The best way to strike a balance is to have a cycle of both. There should be moments of comfort where the player feels their work is paying off and they are powerful.
Then there should be moments of struggle where all their hard work are about to take a big hit or disappear entirely. After all, “a life without challenge is a life not worth living.”
4 Ways to Make Fun Survival Games
Here are 4 more ways to make a fun survival game:
1. Add an End Goal
Giving players an end goal to work towards is generally a good idea. Even if you want your game to be endless, these two aren’t mutually exclusive.
The game “Eco” has a great example of this:
Eco is a minecraft style survival game where an asteroid is going to impact earth in 30 days. You must work together with others on the server to set up an economy and research technologies to stop this from happening in time.
Even if you’re successful, the game can continue.

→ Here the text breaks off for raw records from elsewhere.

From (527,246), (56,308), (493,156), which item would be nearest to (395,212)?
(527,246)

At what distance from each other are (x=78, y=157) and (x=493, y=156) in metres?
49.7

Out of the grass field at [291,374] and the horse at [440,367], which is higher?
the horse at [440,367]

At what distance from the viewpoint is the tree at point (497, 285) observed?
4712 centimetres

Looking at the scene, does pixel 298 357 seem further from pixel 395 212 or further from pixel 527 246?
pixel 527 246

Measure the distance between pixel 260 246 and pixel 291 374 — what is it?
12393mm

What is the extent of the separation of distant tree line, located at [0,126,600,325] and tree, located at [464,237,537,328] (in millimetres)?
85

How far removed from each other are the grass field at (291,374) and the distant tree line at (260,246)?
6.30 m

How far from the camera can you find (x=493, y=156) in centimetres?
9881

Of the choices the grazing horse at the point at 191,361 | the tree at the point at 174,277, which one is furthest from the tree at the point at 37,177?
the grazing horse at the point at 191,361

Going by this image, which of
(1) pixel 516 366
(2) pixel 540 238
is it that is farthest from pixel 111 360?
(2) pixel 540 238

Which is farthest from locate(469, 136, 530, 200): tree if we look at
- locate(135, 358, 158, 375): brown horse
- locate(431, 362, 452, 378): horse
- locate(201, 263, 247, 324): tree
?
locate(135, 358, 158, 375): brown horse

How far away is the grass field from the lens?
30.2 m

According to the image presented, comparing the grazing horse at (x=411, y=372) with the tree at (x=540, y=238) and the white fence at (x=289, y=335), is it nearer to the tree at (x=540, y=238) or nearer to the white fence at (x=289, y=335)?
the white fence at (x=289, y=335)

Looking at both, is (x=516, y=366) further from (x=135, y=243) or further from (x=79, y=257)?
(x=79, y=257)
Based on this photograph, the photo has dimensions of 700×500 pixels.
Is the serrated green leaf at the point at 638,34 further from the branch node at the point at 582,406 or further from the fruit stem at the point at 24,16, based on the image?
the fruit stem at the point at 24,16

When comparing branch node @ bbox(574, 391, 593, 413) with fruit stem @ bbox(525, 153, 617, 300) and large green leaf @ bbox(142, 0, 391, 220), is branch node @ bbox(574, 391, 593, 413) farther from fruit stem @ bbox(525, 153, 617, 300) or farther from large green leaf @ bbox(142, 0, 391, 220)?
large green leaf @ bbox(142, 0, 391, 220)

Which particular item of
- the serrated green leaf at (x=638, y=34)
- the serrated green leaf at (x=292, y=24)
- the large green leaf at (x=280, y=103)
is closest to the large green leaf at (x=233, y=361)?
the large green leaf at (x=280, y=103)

Another example is Hobo: Tough Life - as a hobo, you must survive through the upcoming “calamity” in Winter by setting a shelter with warmth and plenty of food.
2. Add Story or Event Progression
Not every game will have an overarching story, but it always helps to provide players a sense of progression.
Stardew Valley isn’t a survival game, but they do a near perfect job of this.
- Overarching story + goal
- Every month has 2 unique, special events marked on the calendar. These might be festivals, competitions, halloween or something else.
- Every season also has unique plants which you can farm.
- Character progression system.
- Random events and side stories.
- Unlocking new locations.
Stardew Valley has nearly 450K reviews on Steam with a 98% positive score - the best I’ve ever seen.
Another game that does this well is Raft.
In Raft, the world is destroyed and you have no idea why. You’re stuck in the middle of the ocean with a 1x1 square raft and gradually you have to collect garbage from the ocean to build up your raft.
As you progress through the game, you explore new locations, try to figure out the mystery behind the world and attempt to find survivors and “paradise.”
3. Add Different Modes
Ultimately, there should always be a “sandbox” mode and a “standard (main)” mode. To prevent the “standard” mode from becoming like a sandbox, there needs to be infinite scaling enemies once the end goal has been achieved.
Yes this turns the game into a “how long can you survive for” type of game, but if there’s no more challenge, players will get bored and leave anyways. By having 2 modes, the game will cater to both hardcore and casual players.
4. Allow the Player to Control the Difficulty
Although Project Zomboid is a flawed game, one of its best aspects is allowing the player to finetune the difficulty curve. They get to control dozens of settings including:
- Exp growth
- Food spoilage rate
- Item rarity
- Spawn rates
- Zombie strength/speed
- Zombie numbers
- Zombie growth multiplier
- +Heaps more
This is the main reason I put so many hours into the game.
Too many survival games have very flawed difficulty progression that makes the player’s time feel wasted. If a game markets itself as a survival game, it should be focused on survival. And that aspect needs to be challenging.
As always, there’s going to be exceptions to the rules. Not all games need to be focused on challenge. Some can engage players through other ways such as story or short & long term goals. And those are fine too.
I’m personally a huge fan of the survival genre and hope this guide can help developers make smarter design choices.
These principals should also apply to most other genres too.
Since it’s a big and important topic, in the future I’ll also write a guide on how to balance this difficulty curve properly so really good players don’t feel the game is too easy whilst beginner players don’t find it impossible.